The required output is every line from the one with "Tanzania, site H07, 2011-06-06" through the final line of the data below, unchanged.
——
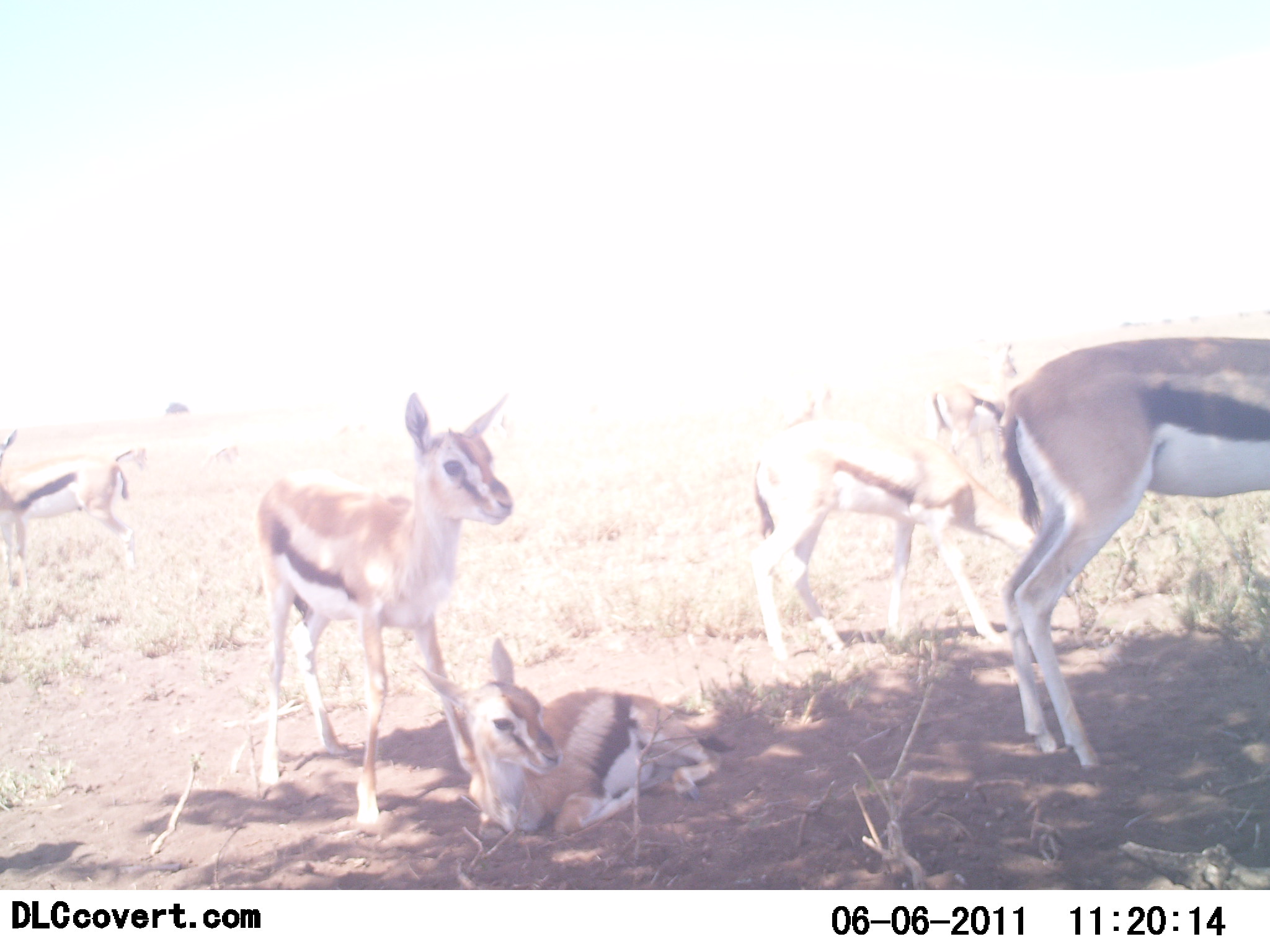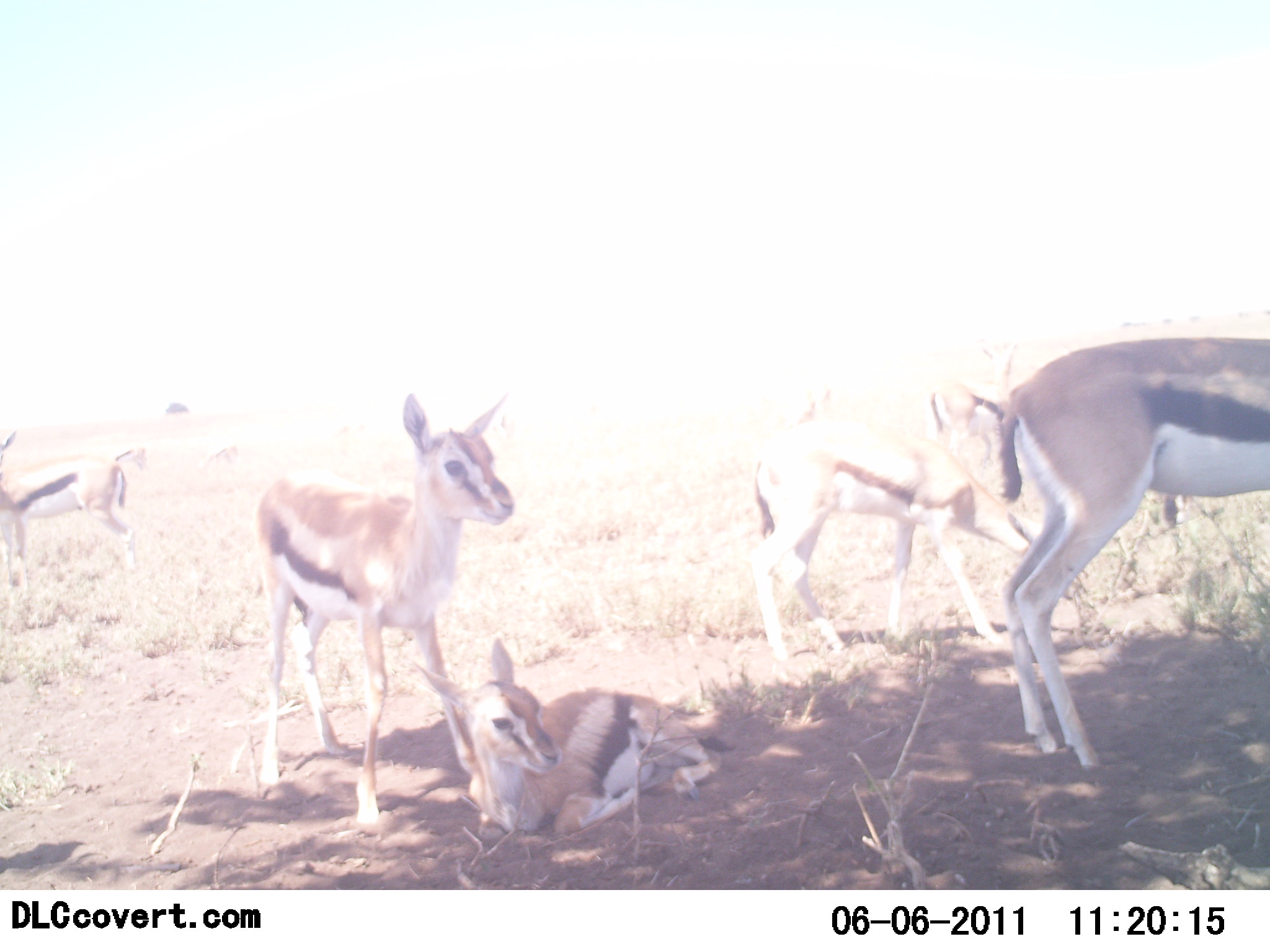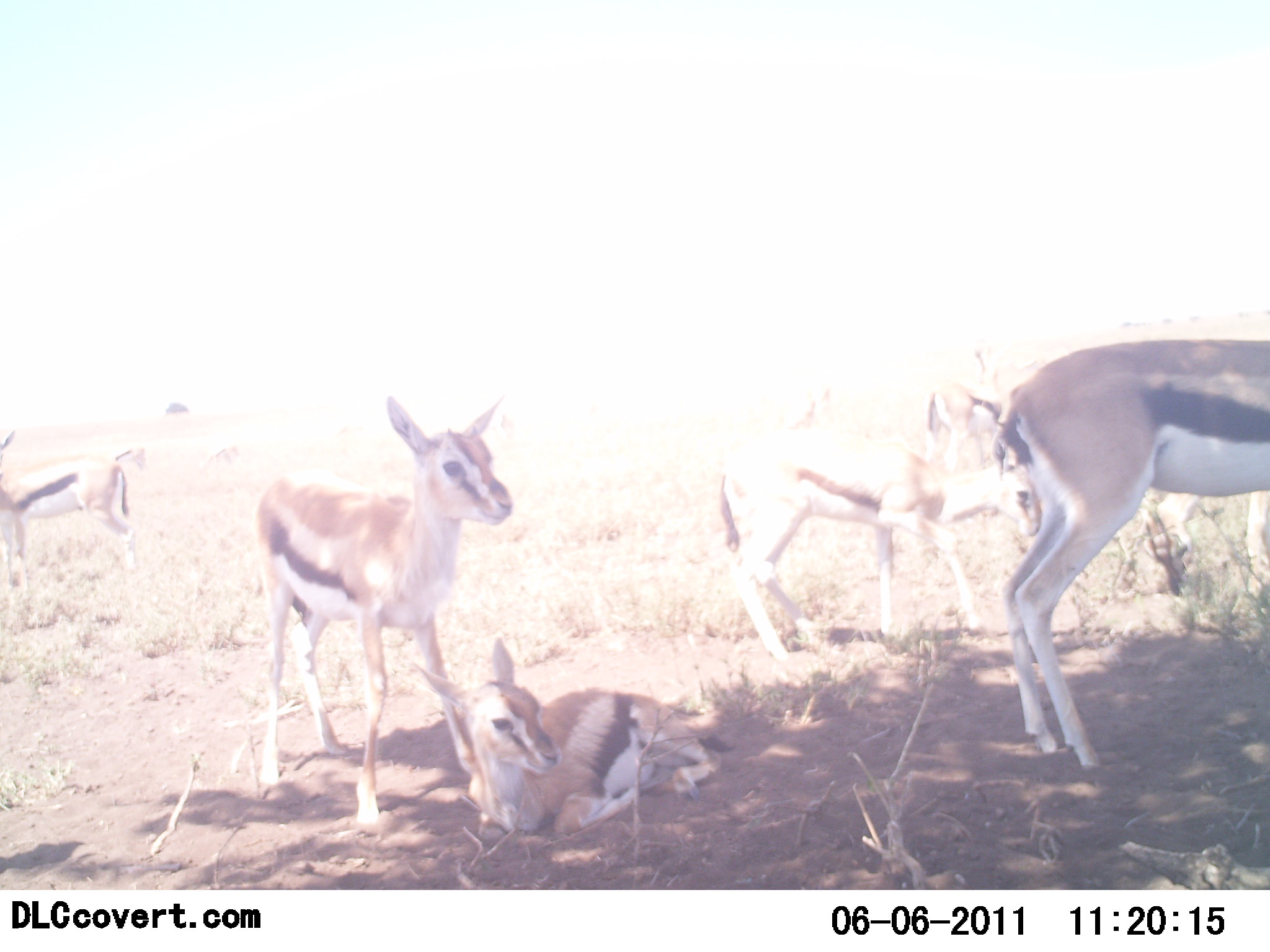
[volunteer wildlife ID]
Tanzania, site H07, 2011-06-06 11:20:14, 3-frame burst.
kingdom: Animalia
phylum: Chordata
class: Mammalia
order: Artiodactyla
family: Bovidae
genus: Eudorcas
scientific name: Eudorcas thomsonii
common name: thomson's gazelle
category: gazellethomsons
Gazellethomsons (thomson's gazelle) (Eudorcas thomsonii), count 6. Behavior (volunteer vote fractions): standing 82%, resting 91%, moving 18%, interacting 0%. Young present (vote fraction): 64%. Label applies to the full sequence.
——
**Completed exercise:**
Tanzania, site H07, 2011-06-06 11:20:14, 3-frame burst.
kingdom: Animalia
phylum: Chordata
class: Mammalia
order: Artiodactyla
family: Bovidae
genus: Eudorcas
scientific name: Eudorcas thomsonii
common name: thomson's gazelle
category: gazellethomsons
Gazellethomsons (thomson's gazelle) (Eudorcas thomsonii), count 6. Behavior (volunteer vote fractions): standing 82%, resting 91%, moving 18%, interacting 0%. Young present (vote fraction): 64%. Label applies to the full sequence.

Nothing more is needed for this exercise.